The OnDeck report also found Idaho leads all states with 39.77% family-owned businesses, while New York has the lowest share at 20.05%. It highlights pay disparities too, with Massachusetts family-firm employees averaging the highest annual wages at $59,577. These national insights, drawn from 2022 Census data, add context to why Tucson's ecosystem stands out.
OnDeck’s analysis was published on February 3, 2026, and explicitly drew on the U.S. Census Bureau’s Annual Business Survey for the 2022 reporting period; the OnDeck write-up says it focused on three metrics (share of family-owned firms, share of employees at family firms, and average pay) and compared large metropolitan areas (those above one million population), with its data noted as current as of August 2025.

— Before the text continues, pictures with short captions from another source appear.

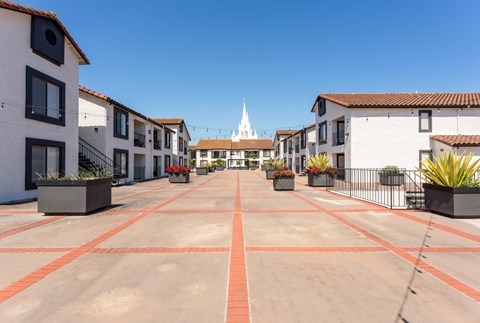 an empty parking lot with buildings and a church in the background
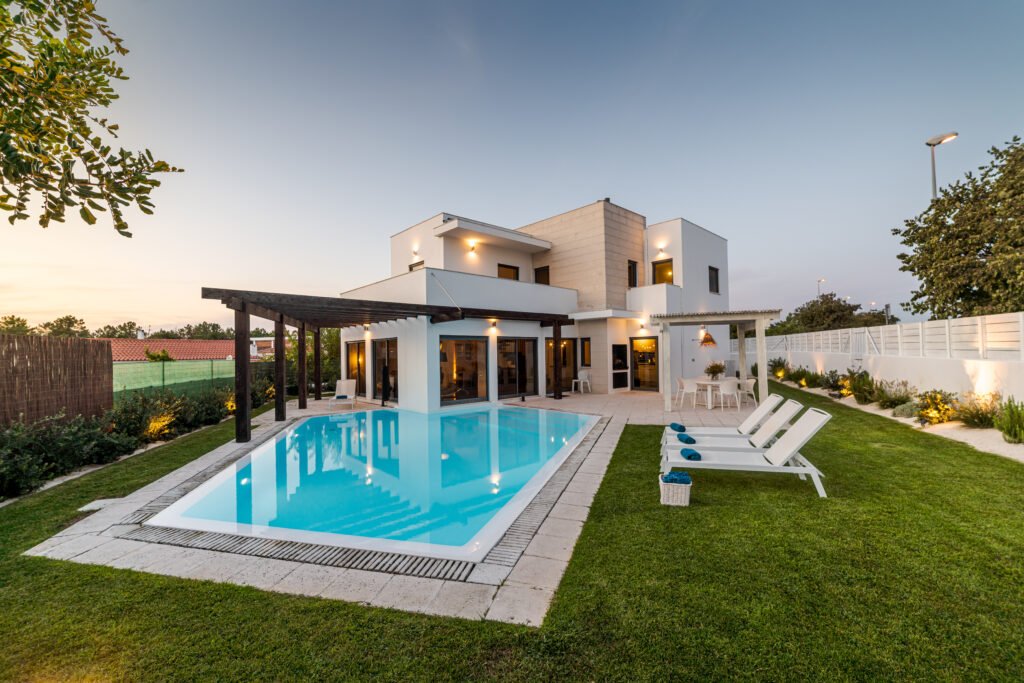 Modern house with garden swimming pool and wooden pergula
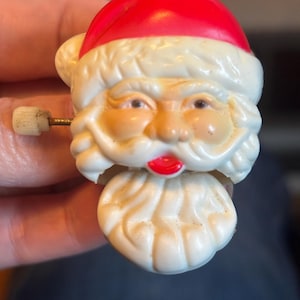 May include: A wind-up Santa Claus toy featuring a bright red hat, a white moulded beard and moustache, and a small white winding key on the side. The face has painted brown eyes, rosy cheeks, and red lips, with a separate piece for the lower beard.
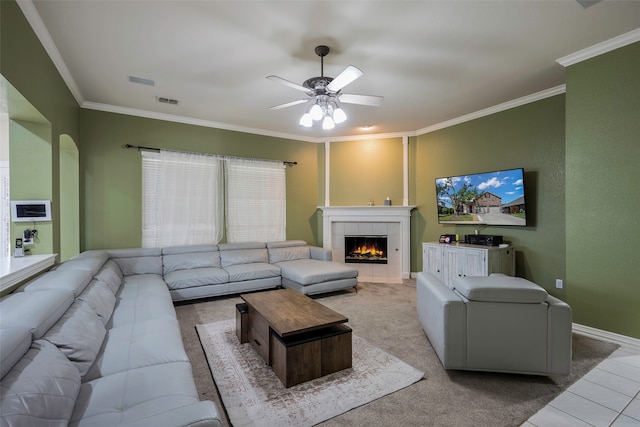 carpeted living room with ceiling fan, ornamental molding, and a tile fireplace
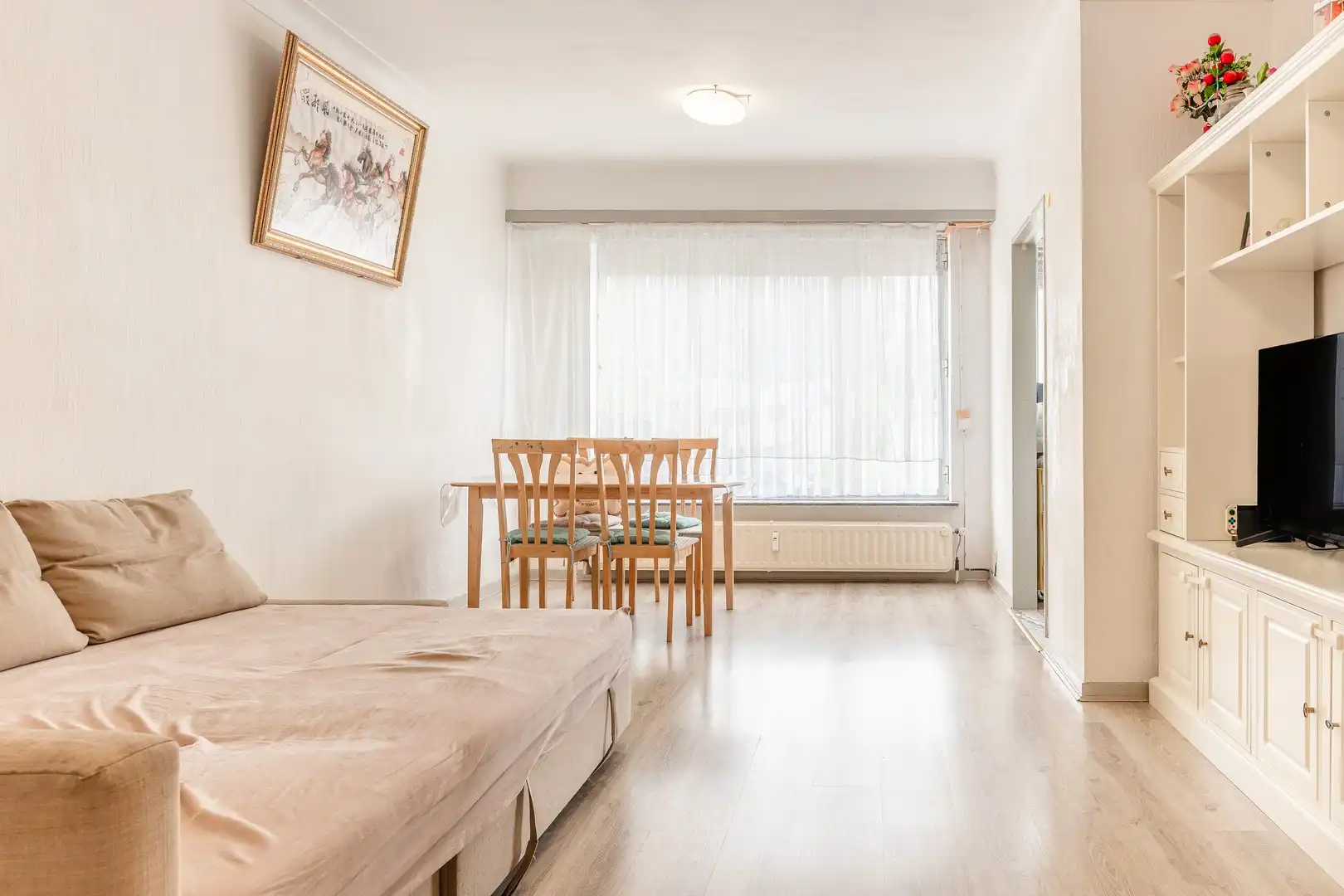 Gelijkvloers appartement met tuin foto 2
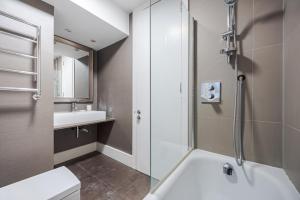 a bathroom with a shower and a toilet and a sink at Flat 8 in London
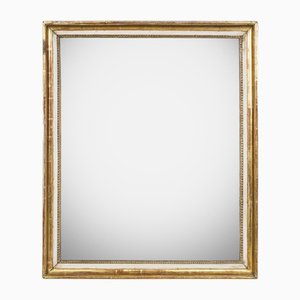 Espejo francés rectangular de madera dorada con vidrio zorro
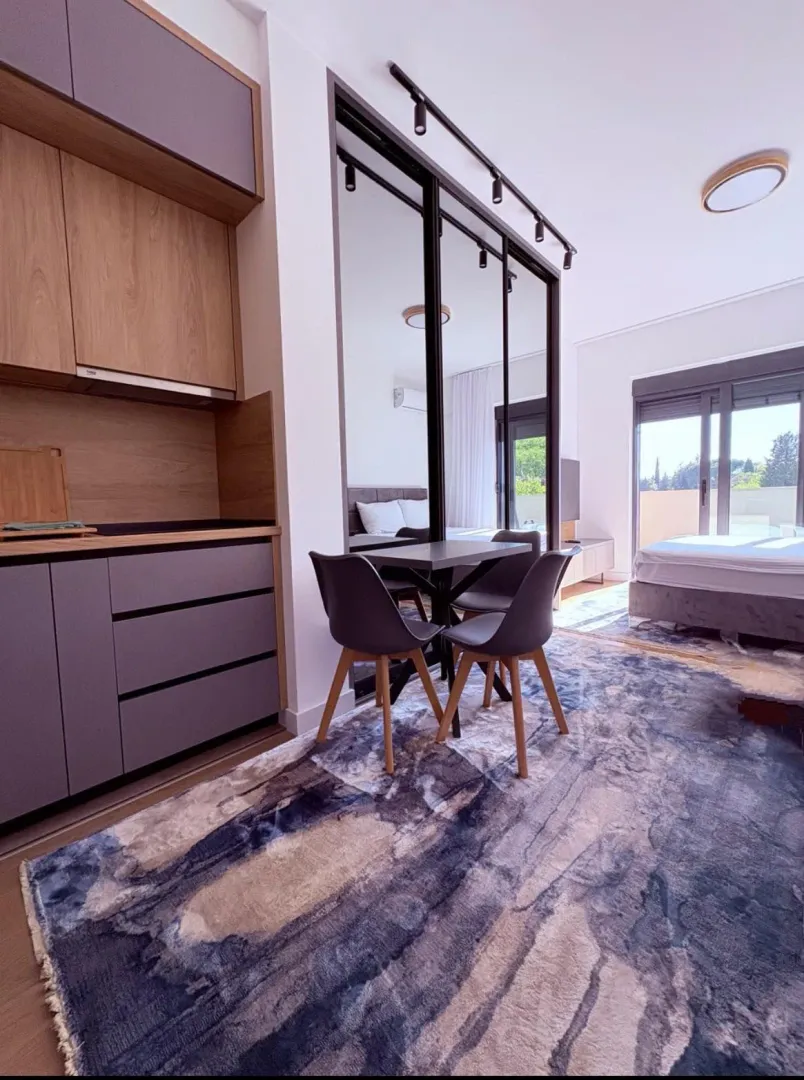Modern kitchen with a dining table and a view of the bedroom.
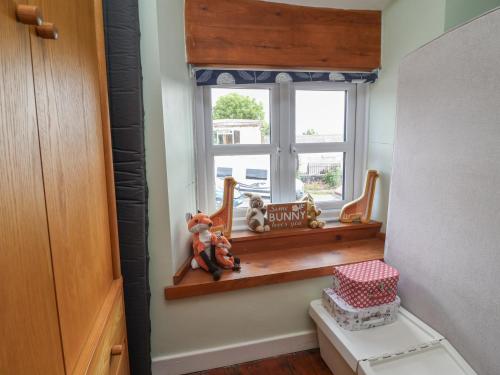 a bathroom with a window with toys on a shelf at Tenandeleven Cottage in Denbigh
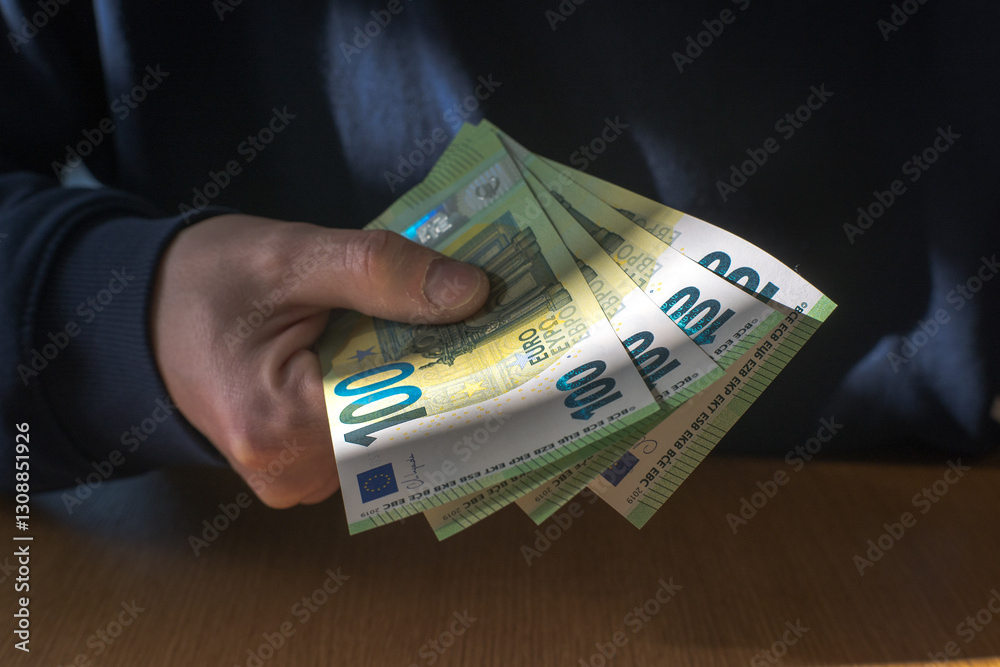 Man holding money in hand, euro currency.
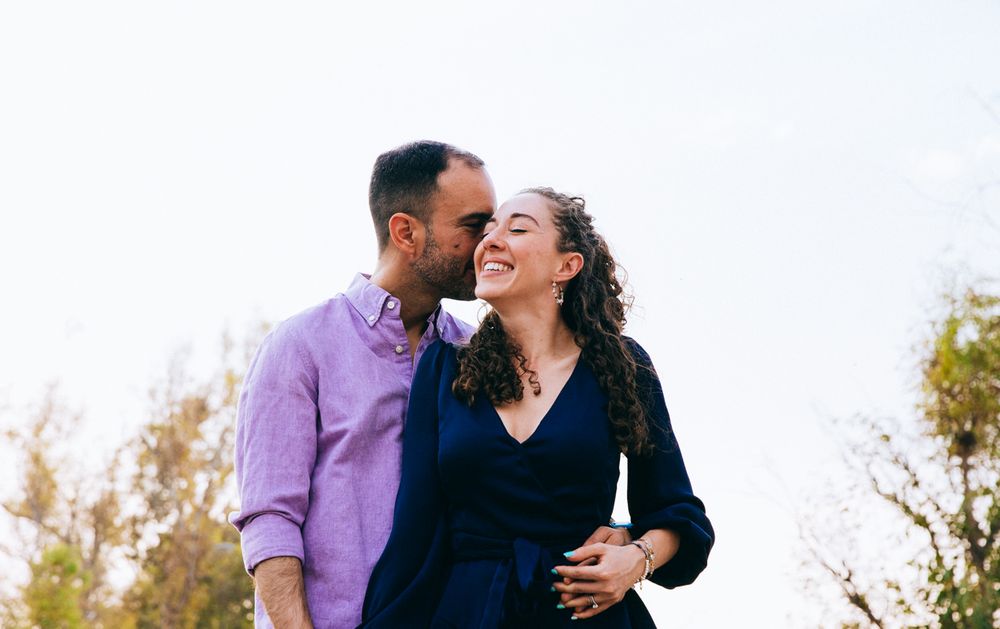 Happy couple embracing and laughing together outdoors in casual attire.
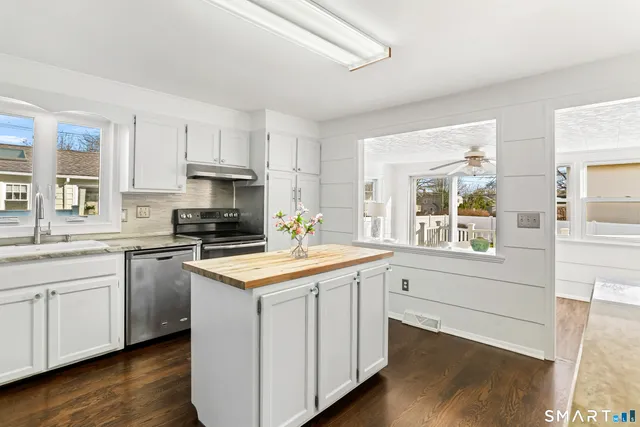 a kitchen with granite countertop white cabinets and white appliances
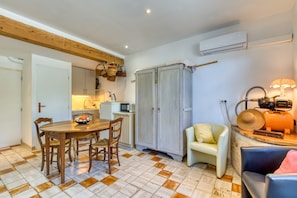 A compact kitchen with a dining table, chairs, a microwave, and a cabinet. - 'Petite Suite Douillette' Guest Room with Balcony, Wi-Fi, and Air Conditioning (Saint-Pargoire)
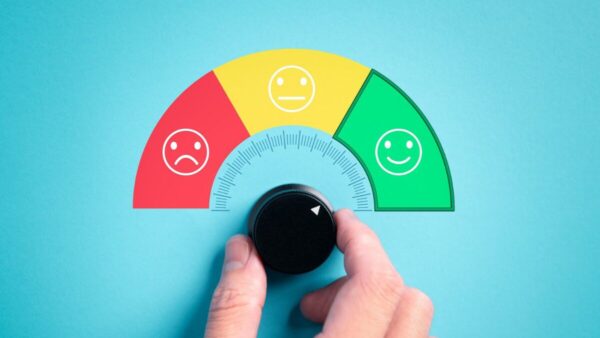 A dial measuring if someone is sad, medium or happy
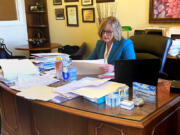 State Sen. Annette Cleveland, D-Vancouver, from the 49th Legislative District, uses the time between committee meetings to talk with constituents, lobbyists and fellow lawmakers in her Olympia office Tuesday.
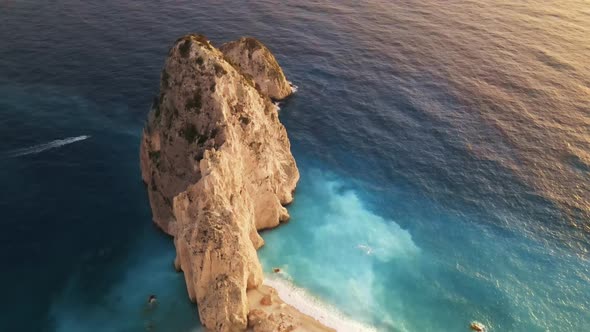 Aerial drone view of the Ionian Sea coast of Zakynthos, Greece. Rocky ridge, floating boat alt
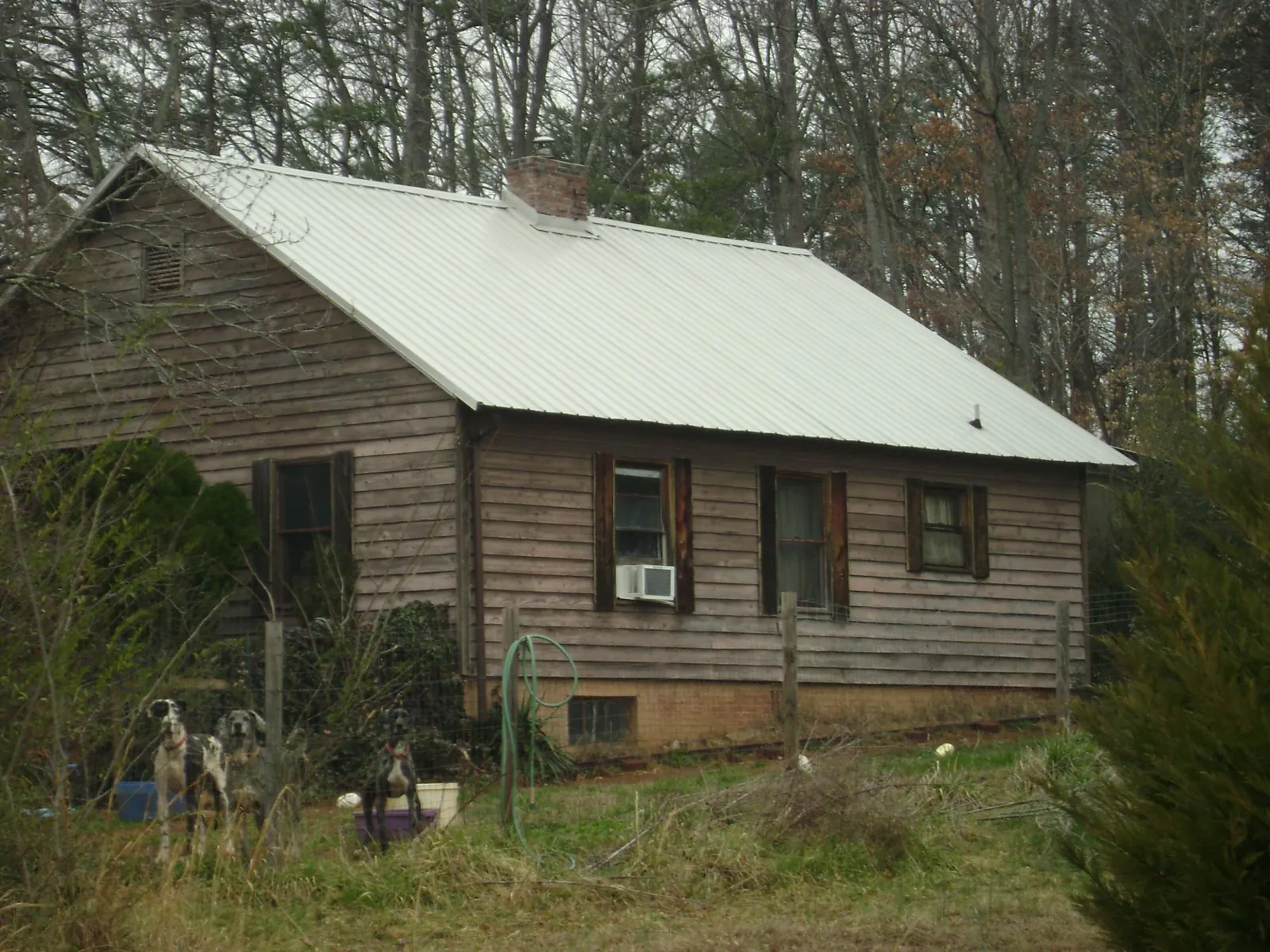 White metal roof on an old wood sided farmhouse, from a Metal Roof Installation job in North Smithfield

El Charro’s own website and local reporting emphasize that the original restaurant was opened in 1922 by Monica Flin and that the operation now bills itself as the nation’s oldest Mexican restaurant in continuous operation by the same family; today the business is run by Carlotta Flores and her extended Flores Concepts group, which operates several El Charro/Si Charro concepts, licensed airport outlets and the Stillwell House event venue the family acquired in 2000.
Profiles of the restaurant note additional context about the family’s leadership: Carlotta Flores was named to Forbes’ 50 Over 50 list in 2021, the enterprise has been reported as employing roughly 400 people (with public statements about rebuilding toward about 500 after COVID-era losses), and El Charro is widely credited in local and national coverage as an origin point for the chimichanga while continuing traditional practices such as producing its carne seca on-site.